▶ _DIRECTION_:
Reproduce the entries starting at the line that contains "Among the provided" and ending at the line that contains "3. the red industrial", substituting "broadleaf tree" for "leafy tree" and leaving everything else unchanged. Leave the pictures out of your answer.

# # # # # # #

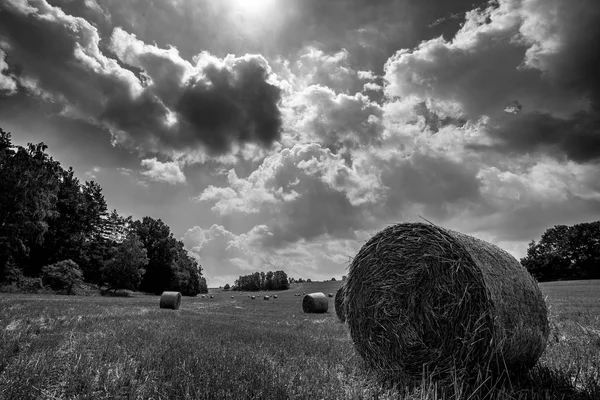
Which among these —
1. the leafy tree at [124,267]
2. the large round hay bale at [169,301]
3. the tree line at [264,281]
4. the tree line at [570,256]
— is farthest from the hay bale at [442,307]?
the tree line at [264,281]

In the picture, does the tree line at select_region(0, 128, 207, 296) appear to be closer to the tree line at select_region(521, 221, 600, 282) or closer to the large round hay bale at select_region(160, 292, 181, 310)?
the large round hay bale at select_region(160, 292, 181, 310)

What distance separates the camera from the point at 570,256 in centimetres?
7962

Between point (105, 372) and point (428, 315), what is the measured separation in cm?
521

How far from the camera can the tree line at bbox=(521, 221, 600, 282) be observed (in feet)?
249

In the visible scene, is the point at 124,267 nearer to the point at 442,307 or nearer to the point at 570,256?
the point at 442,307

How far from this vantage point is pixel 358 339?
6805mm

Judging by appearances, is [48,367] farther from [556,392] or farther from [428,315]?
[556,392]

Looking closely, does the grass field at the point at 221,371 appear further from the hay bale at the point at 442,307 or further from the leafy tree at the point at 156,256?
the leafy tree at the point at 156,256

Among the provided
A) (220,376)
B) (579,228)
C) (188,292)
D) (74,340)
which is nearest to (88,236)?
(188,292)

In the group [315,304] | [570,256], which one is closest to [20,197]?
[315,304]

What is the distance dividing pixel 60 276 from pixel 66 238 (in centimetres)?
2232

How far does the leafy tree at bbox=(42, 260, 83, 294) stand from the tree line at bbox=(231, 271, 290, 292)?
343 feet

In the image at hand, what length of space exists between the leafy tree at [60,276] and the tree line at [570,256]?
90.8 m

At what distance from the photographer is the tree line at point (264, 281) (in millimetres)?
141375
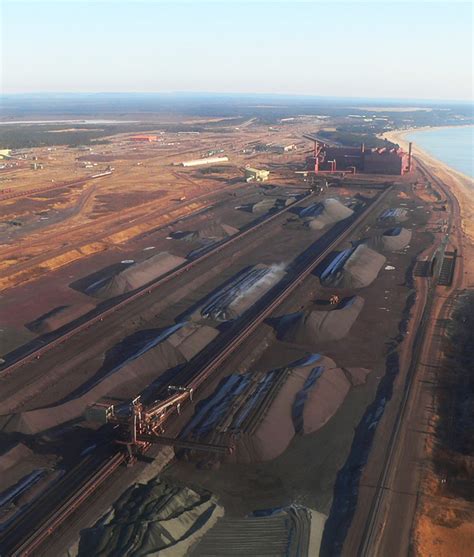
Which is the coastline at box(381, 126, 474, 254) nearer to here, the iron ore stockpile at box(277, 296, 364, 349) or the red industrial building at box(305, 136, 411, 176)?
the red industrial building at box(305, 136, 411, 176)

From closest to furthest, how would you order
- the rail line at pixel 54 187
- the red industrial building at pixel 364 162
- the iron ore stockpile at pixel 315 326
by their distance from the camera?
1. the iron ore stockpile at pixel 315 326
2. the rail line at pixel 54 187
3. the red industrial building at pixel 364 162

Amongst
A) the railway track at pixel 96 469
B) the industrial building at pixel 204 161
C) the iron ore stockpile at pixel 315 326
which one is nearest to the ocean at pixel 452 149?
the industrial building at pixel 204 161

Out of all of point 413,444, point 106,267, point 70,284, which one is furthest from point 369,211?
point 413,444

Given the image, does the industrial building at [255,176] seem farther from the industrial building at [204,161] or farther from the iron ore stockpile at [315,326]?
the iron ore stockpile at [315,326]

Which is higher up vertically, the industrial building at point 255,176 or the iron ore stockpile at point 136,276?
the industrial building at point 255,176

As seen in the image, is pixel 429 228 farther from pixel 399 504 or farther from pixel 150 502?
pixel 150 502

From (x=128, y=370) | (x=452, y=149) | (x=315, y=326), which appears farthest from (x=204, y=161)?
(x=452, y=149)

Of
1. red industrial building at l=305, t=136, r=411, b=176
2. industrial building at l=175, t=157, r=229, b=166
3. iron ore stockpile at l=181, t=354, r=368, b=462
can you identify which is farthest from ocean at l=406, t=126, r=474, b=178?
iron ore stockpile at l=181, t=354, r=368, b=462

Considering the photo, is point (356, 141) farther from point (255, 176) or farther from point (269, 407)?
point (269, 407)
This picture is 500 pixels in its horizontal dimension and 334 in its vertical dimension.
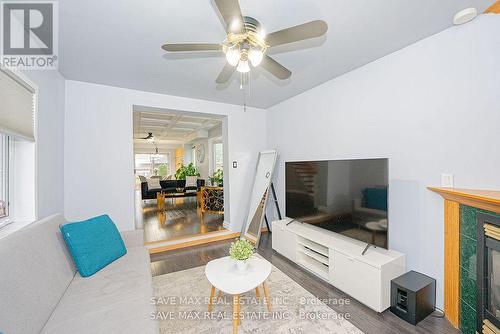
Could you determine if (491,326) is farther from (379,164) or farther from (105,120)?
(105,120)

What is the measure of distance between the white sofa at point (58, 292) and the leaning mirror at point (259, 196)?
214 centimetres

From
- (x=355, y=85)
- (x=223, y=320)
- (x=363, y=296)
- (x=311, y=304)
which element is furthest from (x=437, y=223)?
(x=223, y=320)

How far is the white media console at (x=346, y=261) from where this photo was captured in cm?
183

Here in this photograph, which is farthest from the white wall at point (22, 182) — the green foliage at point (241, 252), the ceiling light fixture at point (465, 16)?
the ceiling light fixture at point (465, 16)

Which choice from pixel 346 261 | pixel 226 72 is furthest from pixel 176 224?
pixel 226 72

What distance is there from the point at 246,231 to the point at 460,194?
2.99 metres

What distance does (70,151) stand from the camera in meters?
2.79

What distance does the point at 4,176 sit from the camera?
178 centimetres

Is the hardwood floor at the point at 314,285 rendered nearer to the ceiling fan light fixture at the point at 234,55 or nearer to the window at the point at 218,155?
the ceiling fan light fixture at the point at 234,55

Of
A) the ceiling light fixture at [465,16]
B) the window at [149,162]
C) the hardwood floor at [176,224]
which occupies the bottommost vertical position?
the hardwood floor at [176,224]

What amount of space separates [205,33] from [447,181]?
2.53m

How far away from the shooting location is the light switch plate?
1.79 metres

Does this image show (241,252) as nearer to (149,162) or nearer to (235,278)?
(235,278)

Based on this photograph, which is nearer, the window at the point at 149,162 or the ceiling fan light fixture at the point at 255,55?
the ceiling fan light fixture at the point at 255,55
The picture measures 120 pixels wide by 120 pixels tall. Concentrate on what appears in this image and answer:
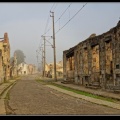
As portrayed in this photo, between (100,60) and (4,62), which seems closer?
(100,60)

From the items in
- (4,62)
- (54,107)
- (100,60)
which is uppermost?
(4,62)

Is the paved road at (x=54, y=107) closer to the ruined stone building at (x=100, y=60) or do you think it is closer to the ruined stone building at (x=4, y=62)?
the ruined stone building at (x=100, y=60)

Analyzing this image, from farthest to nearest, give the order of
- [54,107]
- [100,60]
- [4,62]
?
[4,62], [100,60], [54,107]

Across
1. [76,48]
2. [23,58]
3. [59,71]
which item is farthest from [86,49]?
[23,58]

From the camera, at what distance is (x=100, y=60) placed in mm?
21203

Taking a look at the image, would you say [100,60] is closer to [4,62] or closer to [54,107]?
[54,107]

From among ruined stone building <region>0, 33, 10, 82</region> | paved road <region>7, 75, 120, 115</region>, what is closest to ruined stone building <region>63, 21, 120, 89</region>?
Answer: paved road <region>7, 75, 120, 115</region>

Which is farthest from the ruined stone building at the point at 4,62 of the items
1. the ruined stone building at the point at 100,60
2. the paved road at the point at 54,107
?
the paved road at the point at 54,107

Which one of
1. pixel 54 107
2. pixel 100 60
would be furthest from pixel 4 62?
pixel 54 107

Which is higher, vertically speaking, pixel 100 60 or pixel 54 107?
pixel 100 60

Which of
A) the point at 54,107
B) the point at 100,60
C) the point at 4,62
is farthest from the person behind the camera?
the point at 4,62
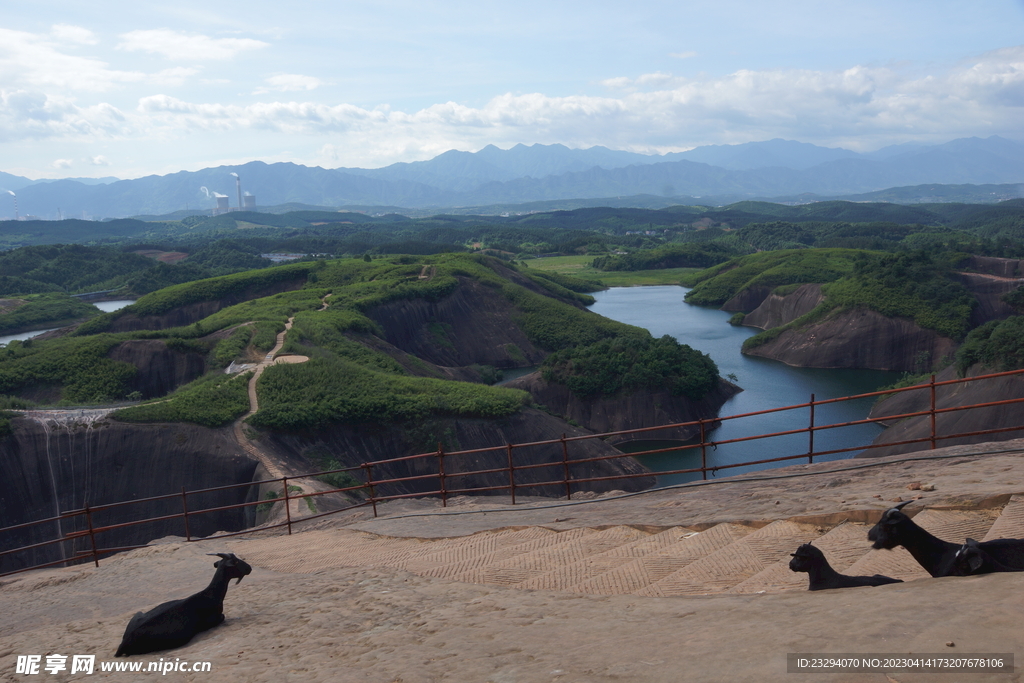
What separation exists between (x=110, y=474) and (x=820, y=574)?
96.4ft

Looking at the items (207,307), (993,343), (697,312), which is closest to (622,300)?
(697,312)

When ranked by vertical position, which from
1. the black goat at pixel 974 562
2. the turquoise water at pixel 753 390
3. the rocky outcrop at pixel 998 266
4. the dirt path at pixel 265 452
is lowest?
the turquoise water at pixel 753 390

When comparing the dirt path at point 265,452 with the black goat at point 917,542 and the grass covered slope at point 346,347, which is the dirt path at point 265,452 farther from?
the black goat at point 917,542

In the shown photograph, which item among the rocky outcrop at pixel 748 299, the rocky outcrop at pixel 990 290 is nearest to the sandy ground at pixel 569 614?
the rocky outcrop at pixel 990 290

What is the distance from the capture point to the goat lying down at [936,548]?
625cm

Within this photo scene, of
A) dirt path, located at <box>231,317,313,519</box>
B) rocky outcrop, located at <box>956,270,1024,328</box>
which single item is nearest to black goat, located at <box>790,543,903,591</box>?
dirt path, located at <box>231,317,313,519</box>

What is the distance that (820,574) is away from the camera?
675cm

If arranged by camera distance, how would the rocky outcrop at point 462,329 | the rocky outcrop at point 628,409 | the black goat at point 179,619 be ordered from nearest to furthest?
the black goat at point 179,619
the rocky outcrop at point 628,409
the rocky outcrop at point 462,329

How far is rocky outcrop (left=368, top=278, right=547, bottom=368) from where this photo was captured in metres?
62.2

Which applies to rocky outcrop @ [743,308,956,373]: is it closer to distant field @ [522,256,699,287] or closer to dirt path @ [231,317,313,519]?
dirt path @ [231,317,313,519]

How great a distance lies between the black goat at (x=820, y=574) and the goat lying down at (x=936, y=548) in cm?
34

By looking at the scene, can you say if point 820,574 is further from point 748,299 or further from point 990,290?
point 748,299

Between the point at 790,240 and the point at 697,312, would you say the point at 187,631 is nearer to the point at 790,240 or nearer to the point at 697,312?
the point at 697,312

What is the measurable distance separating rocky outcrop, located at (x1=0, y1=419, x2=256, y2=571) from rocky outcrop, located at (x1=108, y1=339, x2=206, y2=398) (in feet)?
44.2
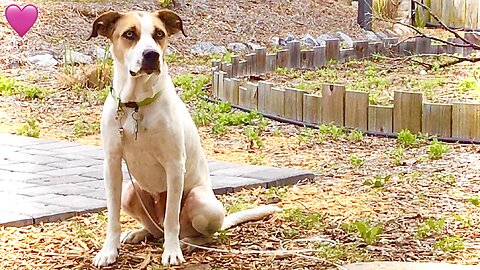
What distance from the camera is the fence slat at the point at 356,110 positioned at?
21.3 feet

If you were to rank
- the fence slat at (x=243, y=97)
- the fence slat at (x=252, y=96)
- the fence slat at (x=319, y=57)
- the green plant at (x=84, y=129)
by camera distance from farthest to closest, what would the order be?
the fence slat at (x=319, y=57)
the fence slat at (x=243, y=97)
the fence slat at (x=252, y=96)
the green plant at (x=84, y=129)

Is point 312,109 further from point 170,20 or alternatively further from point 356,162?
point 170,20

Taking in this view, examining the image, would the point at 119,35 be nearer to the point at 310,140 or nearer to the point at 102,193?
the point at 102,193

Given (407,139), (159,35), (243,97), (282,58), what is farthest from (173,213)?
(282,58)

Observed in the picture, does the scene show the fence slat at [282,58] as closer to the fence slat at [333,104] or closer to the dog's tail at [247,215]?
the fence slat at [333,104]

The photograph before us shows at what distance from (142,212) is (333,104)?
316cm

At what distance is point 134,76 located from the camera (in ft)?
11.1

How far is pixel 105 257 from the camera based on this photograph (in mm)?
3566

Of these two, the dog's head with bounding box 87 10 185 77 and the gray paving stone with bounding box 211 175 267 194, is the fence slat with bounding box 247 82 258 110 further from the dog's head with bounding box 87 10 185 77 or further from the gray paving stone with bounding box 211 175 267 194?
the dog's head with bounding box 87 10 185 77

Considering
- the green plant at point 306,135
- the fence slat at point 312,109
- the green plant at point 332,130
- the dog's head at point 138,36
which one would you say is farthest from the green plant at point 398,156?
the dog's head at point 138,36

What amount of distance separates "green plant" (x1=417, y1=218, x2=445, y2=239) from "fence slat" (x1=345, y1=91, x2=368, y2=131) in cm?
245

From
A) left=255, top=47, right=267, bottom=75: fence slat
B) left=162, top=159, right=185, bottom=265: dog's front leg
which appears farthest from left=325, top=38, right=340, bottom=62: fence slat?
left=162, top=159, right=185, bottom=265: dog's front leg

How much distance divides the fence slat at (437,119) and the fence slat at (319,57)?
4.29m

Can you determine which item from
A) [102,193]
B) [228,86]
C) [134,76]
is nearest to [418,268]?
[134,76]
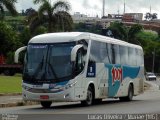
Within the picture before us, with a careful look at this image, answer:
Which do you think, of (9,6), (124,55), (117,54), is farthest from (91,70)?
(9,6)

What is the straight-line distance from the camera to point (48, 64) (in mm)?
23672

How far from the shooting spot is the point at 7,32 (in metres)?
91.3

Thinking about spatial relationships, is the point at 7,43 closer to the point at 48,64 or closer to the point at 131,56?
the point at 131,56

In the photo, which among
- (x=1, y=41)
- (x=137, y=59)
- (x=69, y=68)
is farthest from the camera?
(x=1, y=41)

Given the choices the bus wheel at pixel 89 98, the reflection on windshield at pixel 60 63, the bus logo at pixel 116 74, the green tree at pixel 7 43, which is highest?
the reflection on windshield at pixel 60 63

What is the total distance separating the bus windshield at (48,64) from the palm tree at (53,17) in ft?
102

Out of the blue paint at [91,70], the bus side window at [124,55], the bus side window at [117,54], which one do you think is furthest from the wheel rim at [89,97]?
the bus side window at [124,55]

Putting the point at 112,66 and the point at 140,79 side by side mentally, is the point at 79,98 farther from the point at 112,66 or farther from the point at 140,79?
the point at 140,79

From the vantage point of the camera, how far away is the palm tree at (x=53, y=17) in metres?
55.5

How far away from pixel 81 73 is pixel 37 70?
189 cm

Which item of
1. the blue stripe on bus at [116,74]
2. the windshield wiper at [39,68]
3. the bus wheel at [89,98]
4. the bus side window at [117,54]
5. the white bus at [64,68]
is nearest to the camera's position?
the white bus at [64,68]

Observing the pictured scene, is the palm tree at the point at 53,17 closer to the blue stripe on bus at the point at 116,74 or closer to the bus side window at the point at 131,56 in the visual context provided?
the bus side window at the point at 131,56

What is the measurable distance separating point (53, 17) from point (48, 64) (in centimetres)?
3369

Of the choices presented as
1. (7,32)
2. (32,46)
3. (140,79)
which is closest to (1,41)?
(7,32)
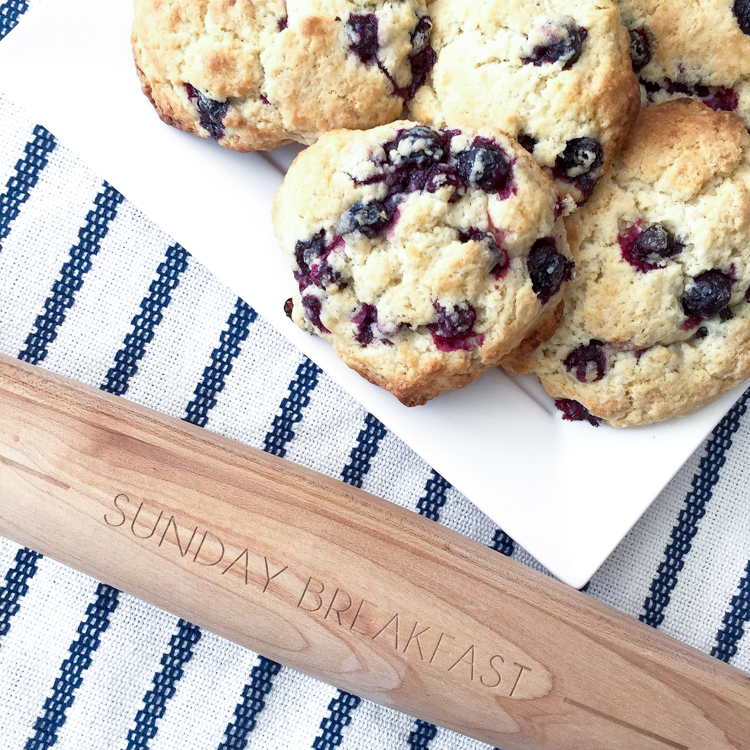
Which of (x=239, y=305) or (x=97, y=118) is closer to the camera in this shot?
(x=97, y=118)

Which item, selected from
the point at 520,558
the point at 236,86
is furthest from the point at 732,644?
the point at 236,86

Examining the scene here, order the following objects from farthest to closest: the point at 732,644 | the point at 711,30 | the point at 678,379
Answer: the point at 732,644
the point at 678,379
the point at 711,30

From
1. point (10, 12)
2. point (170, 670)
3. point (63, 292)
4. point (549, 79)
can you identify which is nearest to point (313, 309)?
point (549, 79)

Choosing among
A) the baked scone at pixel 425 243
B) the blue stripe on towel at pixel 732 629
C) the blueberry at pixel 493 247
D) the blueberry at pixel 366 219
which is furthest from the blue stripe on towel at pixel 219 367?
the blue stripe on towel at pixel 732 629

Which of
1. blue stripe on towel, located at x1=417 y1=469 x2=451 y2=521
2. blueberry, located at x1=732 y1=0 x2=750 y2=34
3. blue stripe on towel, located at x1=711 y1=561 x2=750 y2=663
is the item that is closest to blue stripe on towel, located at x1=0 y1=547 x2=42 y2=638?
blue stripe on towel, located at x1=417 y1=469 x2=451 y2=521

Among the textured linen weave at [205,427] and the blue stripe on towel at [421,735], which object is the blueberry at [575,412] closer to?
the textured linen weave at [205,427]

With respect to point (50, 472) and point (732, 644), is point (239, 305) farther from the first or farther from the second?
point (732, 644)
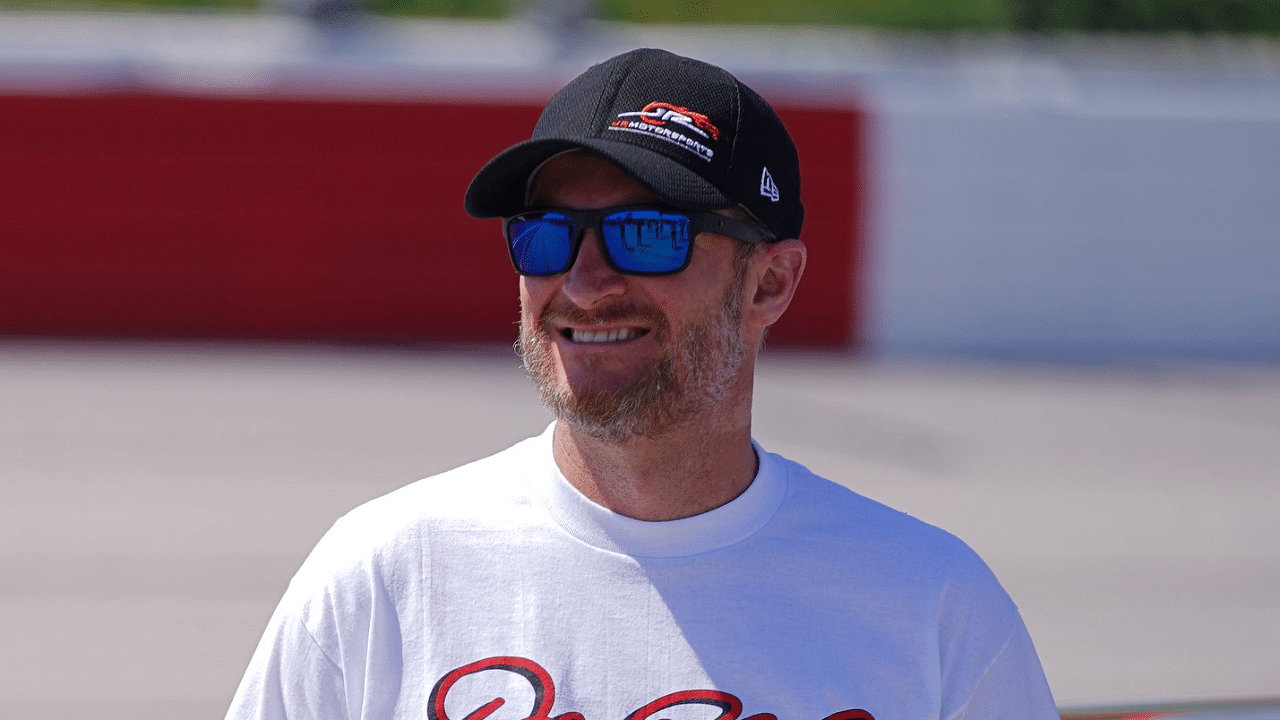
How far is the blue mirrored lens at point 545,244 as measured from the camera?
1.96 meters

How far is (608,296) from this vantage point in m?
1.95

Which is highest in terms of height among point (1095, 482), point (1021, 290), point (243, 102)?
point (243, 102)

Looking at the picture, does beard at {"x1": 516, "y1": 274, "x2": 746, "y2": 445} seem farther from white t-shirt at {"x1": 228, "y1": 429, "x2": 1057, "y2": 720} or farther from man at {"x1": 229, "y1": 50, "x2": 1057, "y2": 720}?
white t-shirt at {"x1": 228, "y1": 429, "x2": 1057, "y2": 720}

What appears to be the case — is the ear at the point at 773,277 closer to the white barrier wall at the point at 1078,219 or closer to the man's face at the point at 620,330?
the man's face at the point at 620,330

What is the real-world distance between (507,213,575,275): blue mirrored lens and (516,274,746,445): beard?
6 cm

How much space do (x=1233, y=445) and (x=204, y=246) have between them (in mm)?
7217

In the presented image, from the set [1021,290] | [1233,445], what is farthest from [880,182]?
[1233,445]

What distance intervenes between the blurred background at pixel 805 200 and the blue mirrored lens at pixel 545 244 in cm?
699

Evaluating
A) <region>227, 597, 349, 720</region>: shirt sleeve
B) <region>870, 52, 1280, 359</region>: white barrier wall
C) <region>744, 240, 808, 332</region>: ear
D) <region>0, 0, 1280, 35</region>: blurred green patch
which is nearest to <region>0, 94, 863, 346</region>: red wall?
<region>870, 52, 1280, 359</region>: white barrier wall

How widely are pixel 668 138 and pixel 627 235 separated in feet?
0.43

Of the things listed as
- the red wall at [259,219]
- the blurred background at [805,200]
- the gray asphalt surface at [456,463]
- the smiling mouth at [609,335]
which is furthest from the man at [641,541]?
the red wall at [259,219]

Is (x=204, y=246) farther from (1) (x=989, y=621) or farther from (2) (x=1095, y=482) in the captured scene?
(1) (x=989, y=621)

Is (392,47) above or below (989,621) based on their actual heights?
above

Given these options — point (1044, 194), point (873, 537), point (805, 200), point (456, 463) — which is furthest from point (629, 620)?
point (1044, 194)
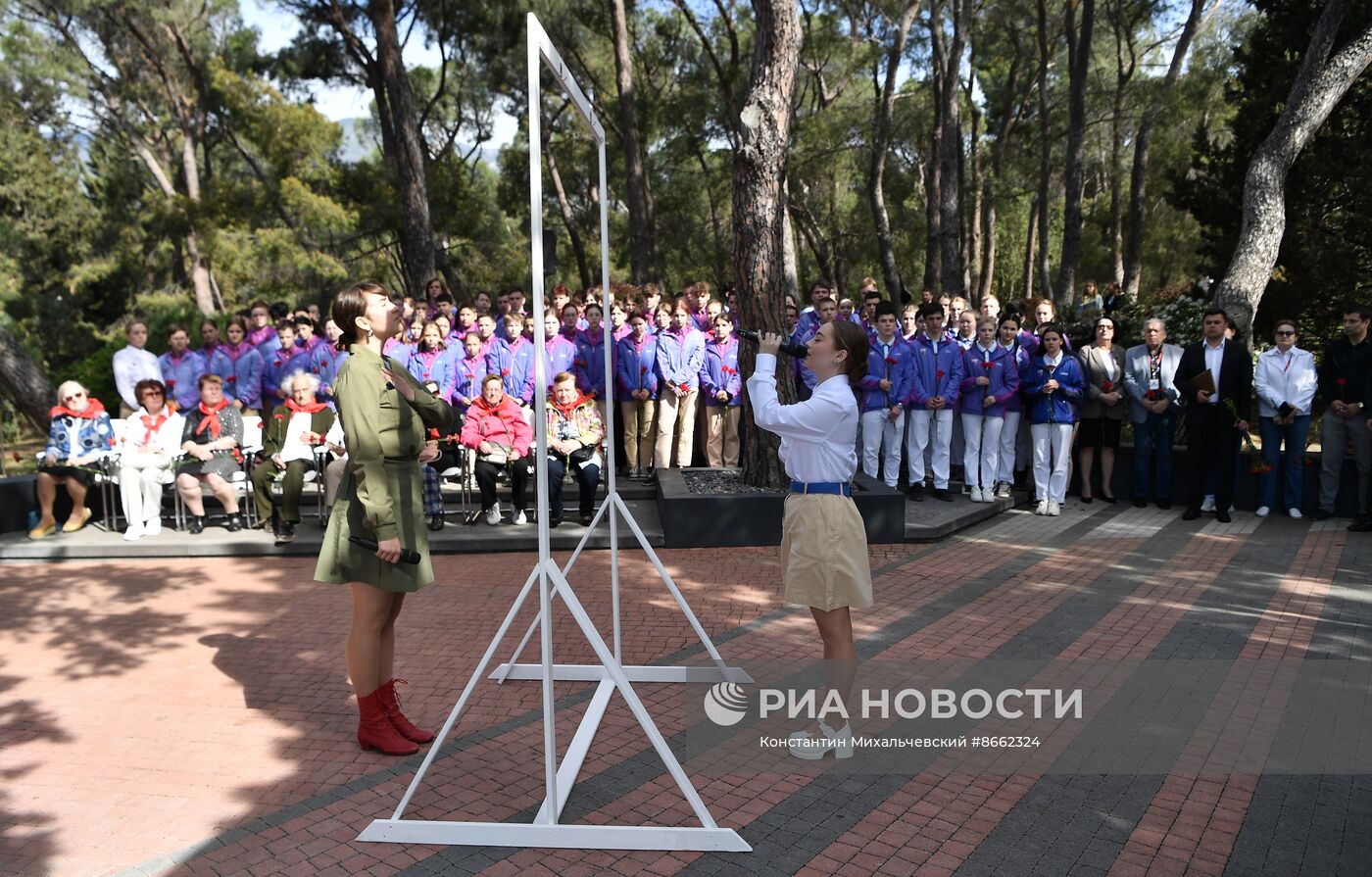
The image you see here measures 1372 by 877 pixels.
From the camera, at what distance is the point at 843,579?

# # # # # # #

▶ _RESULT_:
Among the provided
A) (220,376)
B) (579,228)
C) (188,292)
D) (74,340)
which is nearest to (88,236)?
(188,292)

In the group [315,304] | [570,256], which one is closest to [20,197]?
[315,304]

What is the distance dividing pixel 60 276 from pixel 66 238 (in centimetres)?
2232

How far does the broadleaf tree at bbox=(42, 260, 83, 294) stand from the tree line at bbox=(231, 271, 290, 292)?
343 feet

In the image at hand, what length of space exists between the broadleaf tree at [60,276] and the tree line at [570,256]?
90.8 m

At what distance from the photographer is the tree line at point (264, 281) (in millimetres)?
141375
Which is the coastline at box(381, 126, 474, 254) nearer to here, the iron ore stockpile at box(277, 296, 364, 349) or the red industrial building at box(305, 136, 411, 176)?
the red industrial building at box(305, 136, 411, 176)

From closest to furthest, how would you order
- the rail line at pixel 54 187
- the red industrial building at pixel 364 162
- the iron ore stockpile at pixel 315 326
by their distance from the camera?
1. the iron ore stockpile at pixel 315 326
2. the rail line at pixel 54 187
3. the red industrial building at pixel 364 162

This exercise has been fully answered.